Why a mandoline? Curiosity mostly. My knife work is decent enough. Especially after I got that most excellent sharpening steel at a jumble sale a couple years ago. I get going with my crappy yet super sharp knives and feel like Morimoto. And most certainly I've used a deli slicer. If I also hadn't been doing daily laps in the school's pool I would have had dopily lopsided arms from using the slicer at the pizza joint I worked at. We cut everything on that slicer. Pepperoni. Meatballs. Onions. Cold cuts. And cheese. Tons and tons of cheese. The mozzarella used on the pizzas came in big 5lb bricks and when we weren't serving customers me and the other counter girls were slicing cheese bricks and feeding the slices into the big grinder out back. Made for great pizza but very sore arms.

In the pizza joint hierarchy the delivery guys were the lowest. They were even below the poor schmuck chained to the sink back in the kitchen (and he had to clean the nasty drain hoses from the walk-in!). Between runs the delivery guys folded boxes and swept floors. Sick of cheese duty we decided to train one of the delivery guys to slice cheese for us but being a 17 year old dimwit with machismo issues he refused to use the slicer guard and took the tips off three of his fingers. Here's the real kicker, the boss was far angrier over the tub of bloody cheese than he was over the maiming of an employee. Drivers were expendable, 30lbs of whole-milk mozzarella was not. Yeah, my old boss was a sweetheart.

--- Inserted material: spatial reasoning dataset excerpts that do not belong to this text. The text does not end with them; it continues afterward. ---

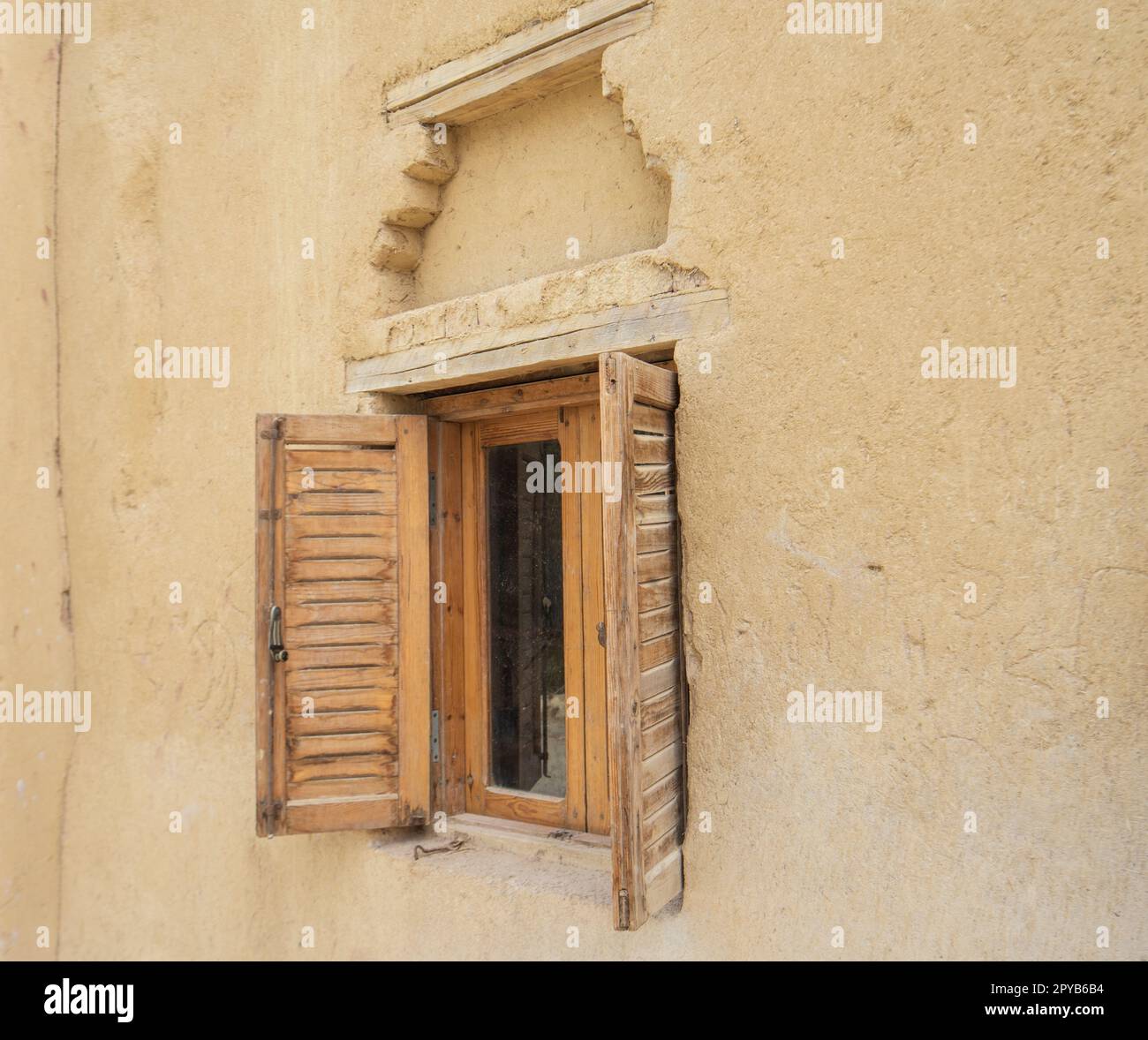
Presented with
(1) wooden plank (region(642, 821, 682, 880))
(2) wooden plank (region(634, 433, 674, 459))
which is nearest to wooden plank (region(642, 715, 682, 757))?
(1) wooden plank (region(642, 821, 682, 880))

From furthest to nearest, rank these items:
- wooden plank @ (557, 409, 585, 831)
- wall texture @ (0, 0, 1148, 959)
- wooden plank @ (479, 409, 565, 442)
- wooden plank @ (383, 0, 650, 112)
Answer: wooden plank @ (479, 409, 565, 442), wooden plank @ (557, 409, 585, 831), wooden plank @ (383, 0, 650, 112), wall texture @ (0, 0, 1148, 959)

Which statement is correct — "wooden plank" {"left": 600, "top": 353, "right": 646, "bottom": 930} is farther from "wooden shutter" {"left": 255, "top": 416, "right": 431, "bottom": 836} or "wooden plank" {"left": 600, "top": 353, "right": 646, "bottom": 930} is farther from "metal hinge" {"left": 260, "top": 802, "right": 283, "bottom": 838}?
"metal hinge" {"left": 260, "top": 802, "right": 283, "bottom": 838}

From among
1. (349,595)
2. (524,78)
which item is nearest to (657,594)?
(349,595)

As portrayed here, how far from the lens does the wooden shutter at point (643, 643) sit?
9.00 feet

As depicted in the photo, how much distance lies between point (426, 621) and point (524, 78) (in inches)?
89.3

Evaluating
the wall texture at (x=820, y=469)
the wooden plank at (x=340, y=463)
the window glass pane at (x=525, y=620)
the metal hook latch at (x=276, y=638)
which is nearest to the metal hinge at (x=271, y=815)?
the wall texture at (x=820, y=469)

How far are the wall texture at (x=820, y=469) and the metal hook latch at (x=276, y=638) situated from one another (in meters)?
0.72

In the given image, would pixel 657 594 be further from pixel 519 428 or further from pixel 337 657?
pixel 337 657

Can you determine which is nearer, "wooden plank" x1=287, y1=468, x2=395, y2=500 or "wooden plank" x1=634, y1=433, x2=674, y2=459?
"wooden plank" x1=634, y1=433, x2=674, y2=459

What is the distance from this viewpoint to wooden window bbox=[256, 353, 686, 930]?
12.5ft

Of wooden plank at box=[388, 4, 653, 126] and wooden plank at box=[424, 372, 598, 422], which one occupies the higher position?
wooden plank at box=[388, 4, 653, 126]

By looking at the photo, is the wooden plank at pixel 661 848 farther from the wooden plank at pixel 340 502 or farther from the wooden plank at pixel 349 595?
the wooden plank at pixel 340 502

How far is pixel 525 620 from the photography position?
3.98m
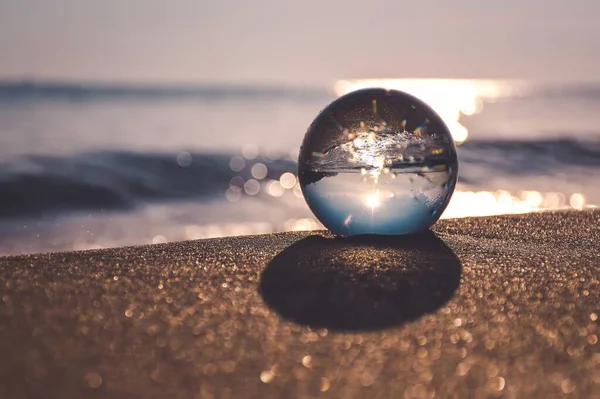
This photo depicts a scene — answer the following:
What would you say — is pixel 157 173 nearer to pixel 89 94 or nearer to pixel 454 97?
pixel 89 94

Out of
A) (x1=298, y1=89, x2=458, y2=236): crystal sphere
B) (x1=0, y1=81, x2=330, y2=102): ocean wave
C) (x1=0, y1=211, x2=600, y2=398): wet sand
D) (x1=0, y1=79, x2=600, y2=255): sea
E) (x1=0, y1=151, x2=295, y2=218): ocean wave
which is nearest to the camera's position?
(x1=0, y1=211, x2=600, y2=398): wet sand

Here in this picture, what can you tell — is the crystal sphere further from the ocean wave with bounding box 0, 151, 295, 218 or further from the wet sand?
the ocean wave with bounding box 0, 151, 295, 218

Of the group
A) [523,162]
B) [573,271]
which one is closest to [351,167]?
[573,271]

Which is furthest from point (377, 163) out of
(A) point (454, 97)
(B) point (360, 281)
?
(A) point (454, 97)

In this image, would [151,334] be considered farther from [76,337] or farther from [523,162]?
[523,162]

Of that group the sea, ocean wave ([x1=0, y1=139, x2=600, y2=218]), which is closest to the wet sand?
the sea

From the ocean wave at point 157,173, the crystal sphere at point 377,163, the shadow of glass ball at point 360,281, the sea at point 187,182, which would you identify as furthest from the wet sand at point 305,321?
the ocean wave at point 157,173

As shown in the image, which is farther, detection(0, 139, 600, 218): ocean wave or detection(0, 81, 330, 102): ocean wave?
detection(0, 81, 330, 102): ocean wave

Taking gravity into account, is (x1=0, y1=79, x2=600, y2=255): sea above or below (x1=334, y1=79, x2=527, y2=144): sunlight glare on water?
above

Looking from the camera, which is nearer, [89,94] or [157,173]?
[157,173]
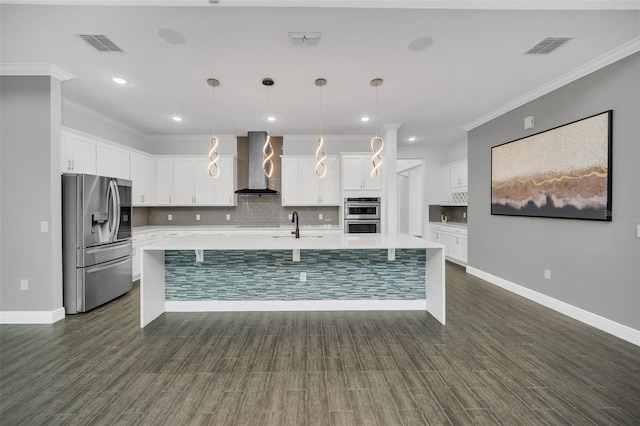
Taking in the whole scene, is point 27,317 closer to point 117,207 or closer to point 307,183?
point 117,207

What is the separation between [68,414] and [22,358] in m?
1.20

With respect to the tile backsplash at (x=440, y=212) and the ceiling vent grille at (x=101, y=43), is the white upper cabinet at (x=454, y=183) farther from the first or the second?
the ceiling vent grille at (x=101, y=43)

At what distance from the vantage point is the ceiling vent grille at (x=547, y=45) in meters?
2.65

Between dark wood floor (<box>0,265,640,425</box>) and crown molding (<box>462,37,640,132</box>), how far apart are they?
2.76 m

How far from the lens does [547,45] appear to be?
9.02 feet

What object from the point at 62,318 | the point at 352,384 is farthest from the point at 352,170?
the point at 62,318

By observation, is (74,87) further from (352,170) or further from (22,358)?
(352,170)

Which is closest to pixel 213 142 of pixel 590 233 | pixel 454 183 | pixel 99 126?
pixel 99 126

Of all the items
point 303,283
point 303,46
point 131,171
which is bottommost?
point 303,283

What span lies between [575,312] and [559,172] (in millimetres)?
1645

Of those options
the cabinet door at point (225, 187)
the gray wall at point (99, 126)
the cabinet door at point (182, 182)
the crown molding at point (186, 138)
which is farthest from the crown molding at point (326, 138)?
the gray wall at point (99, 126)

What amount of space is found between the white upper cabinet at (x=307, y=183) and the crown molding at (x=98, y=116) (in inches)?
117

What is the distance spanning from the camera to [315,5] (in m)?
2.21

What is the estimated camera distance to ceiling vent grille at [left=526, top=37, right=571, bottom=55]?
2.65 m
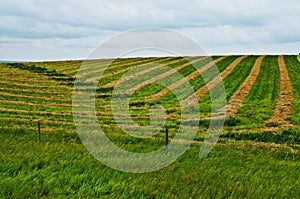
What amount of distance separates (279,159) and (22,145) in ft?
27.8

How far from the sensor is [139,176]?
32.2 ft

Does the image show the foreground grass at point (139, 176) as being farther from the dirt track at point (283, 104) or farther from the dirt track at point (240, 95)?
the dirt track at point (240, 95)

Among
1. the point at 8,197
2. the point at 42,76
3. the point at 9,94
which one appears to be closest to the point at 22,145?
the point at 8,197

Upshot is I have a healthy respect for blades. (And very little for asshole-ish pizza joint owners.)

However good my knife work is, my sizing can use some help. I waver too much between wisps and chunks. Hence the mandoline. I want to do goofy stuff like make my own potato chips and turn out absurdly delicate cucumber sandwiches and magazine-worthy fruit trifles and layered salads. For that I need the mandoline.

And that, my friends, is the end. My family is hungry and I've got a dinner to prepare.